I recently came across this page in the DataRobot Artificial Intelligence Wiki. If you don't already know, DataRobot is currently one of the top automated machine learning platform in the market, with emphasis on supervised learning and citizen data science. I am quite a big fan of their platform - even though I don't use it in my work, I believe that they and their competitors in the market are heading into the right direction towards automated machine learning. In any case, this is not my intended topic for today.
If you have worked on data science projects previously, odds are you would have heard of the term CRISP-DM, short of CRoss Industry Standard Process for Data Mining. CRISP-DM was developed by five European countries, including Teradata, in 1997, though it's now largely recognized as being associated with IBM and SPSS.
The official CRISP-DM manual is this 50-page document, which if I said that I have read it, I would be lying. Nonetheless, CRISP-DM is intuitive enough for me to use it in my work, in order to scope and run data science projects. There are multiple ways to use CRISP-DM, such as manhours scoping and costing and milestones and success criteria setting. So naturally, I was intrigued by the DataRobot's version of CRISP-DM, and decided to look a little bit deeper.
How to run a ML project - a hypothetical walkthrough
In essence, I will also use this post to illustrate how a typical data science project can be run and managed hypothetically.
Running a project using the DataRobot Machine Learning Cycle - 5 major steps
There are five majors steps in the DataRobot (DR) Machine Cycle:
- Define project objectives
- Acquire and explore data
- Model data
- Interpret and communicate
- Implement, document and maintain
Let's walk through each of them and look slightly deeper.
1. Define project objectives
Under this step, there are:
- Specify business problem - this is usually related to defining the motherhood statement or problem statement of the project.

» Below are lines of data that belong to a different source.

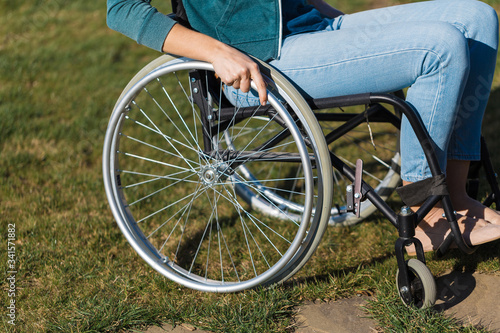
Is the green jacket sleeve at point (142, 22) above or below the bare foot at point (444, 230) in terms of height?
above

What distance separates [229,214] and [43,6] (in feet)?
12.1

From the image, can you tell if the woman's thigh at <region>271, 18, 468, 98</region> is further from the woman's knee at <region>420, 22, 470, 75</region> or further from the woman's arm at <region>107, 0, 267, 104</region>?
the woman's arm at <region>107, 0, 267, 104</region>

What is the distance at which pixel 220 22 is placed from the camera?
Result: 1.75m

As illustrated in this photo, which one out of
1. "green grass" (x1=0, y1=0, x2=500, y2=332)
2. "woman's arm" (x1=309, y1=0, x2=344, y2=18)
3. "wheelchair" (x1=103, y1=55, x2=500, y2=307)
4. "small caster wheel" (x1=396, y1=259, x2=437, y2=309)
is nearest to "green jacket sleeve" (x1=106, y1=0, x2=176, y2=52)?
"wheelchair" (x1=103, y1=55, x2=500, y2=307)

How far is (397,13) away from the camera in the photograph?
2.00 metres

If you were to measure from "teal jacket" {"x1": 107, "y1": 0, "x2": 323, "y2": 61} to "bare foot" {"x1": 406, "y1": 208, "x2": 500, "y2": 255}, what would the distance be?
0.78 metres

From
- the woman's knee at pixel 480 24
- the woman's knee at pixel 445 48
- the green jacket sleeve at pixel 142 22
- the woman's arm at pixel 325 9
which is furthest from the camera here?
the woman's arm at pixel 325 9

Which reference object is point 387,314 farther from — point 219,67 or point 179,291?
point 219,67

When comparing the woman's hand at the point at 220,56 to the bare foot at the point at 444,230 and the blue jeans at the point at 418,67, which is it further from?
the bare foot at the point at 444,230

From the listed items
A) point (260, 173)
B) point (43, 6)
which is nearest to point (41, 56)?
point (43, 6)

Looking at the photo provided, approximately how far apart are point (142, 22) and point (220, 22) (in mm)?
254

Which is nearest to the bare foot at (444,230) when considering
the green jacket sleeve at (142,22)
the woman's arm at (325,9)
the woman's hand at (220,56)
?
the woman's hand at (220,56)

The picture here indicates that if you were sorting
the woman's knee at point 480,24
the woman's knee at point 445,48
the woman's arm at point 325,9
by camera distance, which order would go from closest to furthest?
the woman's knee at point 445,48, the woman's knee at point 480,24, the woman's arm at point 325,9

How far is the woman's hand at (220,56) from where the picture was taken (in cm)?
161
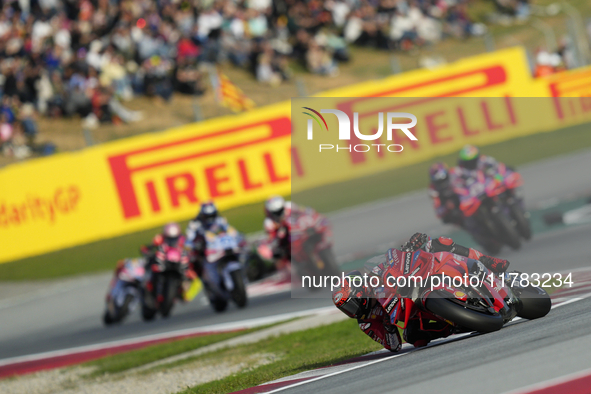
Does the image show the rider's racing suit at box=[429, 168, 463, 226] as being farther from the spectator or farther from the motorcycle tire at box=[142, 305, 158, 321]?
the spectator

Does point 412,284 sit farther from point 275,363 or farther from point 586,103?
point 586,103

Typically, a problem statement can be broken into multiple usecases. To give you an example in HR analytics, the problem statement of "How can the impact of employee attrition to the company be minimized?" can be broken down into at least 2 usecases:
- Predict the attrition risk of a given employee
- Predict the performance of a given employee
- Acquire subject matter expertise - primarily, consulting the SMEs to make initial and final assessments on whether the project is feasible. Questions can include potential drivers of phenomenon, availability of data, or potential value created.

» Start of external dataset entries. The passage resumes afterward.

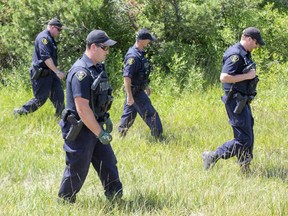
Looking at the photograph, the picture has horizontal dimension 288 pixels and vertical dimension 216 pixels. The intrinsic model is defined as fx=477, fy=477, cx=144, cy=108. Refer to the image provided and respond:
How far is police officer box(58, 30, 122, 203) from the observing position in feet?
12.9

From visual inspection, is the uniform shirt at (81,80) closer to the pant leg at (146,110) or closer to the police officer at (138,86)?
the police officer at (138,86)

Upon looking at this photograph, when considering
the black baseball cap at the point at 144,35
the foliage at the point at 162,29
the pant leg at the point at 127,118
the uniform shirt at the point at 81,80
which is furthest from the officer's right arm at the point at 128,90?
the foliage at the point at 162,29

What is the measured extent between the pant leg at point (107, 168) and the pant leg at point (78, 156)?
16cm

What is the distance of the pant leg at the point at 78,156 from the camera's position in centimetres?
409

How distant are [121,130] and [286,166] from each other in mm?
2327

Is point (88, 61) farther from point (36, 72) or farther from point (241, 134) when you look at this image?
point (36, 72)

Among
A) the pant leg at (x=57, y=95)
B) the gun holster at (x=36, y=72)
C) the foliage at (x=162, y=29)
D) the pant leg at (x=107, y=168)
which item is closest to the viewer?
the pant leg at (x=107, y=168)

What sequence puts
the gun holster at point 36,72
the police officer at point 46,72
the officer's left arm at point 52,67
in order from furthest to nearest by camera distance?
the gun holster at point 36,72 → the police officer at point 46,72 → the officer's left arm at point 52,67

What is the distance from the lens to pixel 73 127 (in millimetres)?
4023

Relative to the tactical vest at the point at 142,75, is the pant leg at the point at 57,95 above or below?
below

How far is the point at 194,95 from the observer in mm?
8984

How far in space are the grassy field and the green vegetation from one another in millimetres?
14

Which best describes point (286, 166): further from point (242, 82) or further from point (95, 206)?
point (95, 206)

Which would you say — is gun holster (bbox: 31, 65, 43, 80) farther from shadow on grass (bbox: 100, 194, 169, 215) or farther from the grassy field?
shadow on grass (bbox: 100, 194, 169, 215)
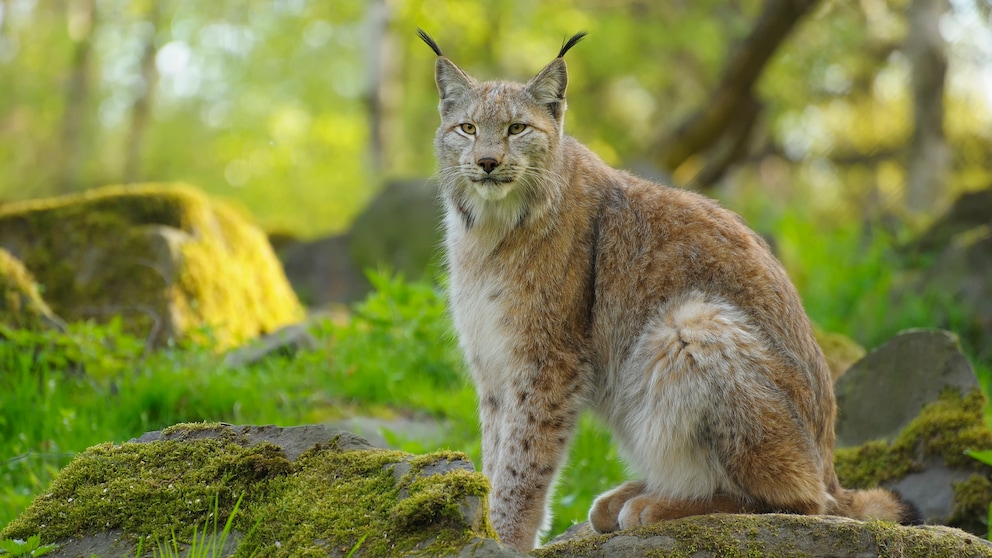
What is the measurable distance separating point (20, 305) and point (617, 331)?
4288mm

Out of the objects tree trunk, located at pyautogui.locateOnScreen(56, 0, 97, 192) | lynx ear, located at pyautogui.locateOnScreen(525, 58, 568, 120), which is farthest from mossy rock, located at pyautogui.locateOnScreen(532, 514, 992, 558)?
tree trunk, located at pyautogui.locateOnScreen(56, 0, 97, 192)

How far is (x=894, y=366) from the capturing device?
18.5ft

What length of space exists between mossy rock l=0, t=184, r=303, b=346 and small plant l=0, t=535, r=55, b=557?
3708 mm

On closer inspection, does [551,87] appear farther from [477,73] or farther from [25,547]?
[477,73]

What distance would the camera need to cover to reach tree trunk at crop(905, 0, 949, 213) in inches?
498

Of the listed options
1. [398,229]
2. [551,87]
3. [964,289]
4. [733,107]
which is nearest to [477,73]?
[733,107]

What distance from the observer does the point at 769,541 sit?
10.7 feet

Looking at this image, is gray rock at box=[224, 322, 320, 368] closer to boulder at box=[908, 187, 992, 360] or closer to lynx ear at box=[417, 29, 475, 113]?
lynx ear at box=[417, 29, 475, 113]

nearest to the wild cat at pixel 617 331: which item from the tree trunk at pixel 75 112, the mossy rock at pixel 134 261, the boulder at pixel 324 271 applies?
the mossy rock at pixel 134 261

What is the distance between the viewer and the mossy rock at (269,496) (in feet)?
10.0

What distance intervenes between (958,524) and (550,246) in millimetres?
2570

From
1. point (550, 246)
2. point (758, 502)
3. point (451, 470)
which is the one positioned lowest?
point (758, 502)

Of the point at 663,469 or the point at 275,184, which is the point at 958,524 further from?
the point at 275,184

- Define unit of analysis and prediction target - this sounds trivial, right? In actual fact, this can turn out to be the most contentious and make-or-break factor in certain types of projects. To illustrate an example, consider a typical product hierarchy of a company that produces goods. There is typically a SKU or UPN level which describes a product in the most granular terms, which then cascades up multiple levels to the top. At which level do you think predictions of sales or demand makes the most sense? Remember that this directly impacts model count - the lower the level, the more models there will be, while the higher the level, the less meaningful the models might possibly become. It's interesting how in some companies, demand planning and FP&A are set out into different directions on this from the get-go.
- Prioritize modelling criteria - it's not abundantly clear to me what modelling criteria meant, but my best guess would be the modelling performance metrics, whether it's accuracy, log-loss, RMSE, ROC-AUC or others. Each has it's own context and significance in the business setting.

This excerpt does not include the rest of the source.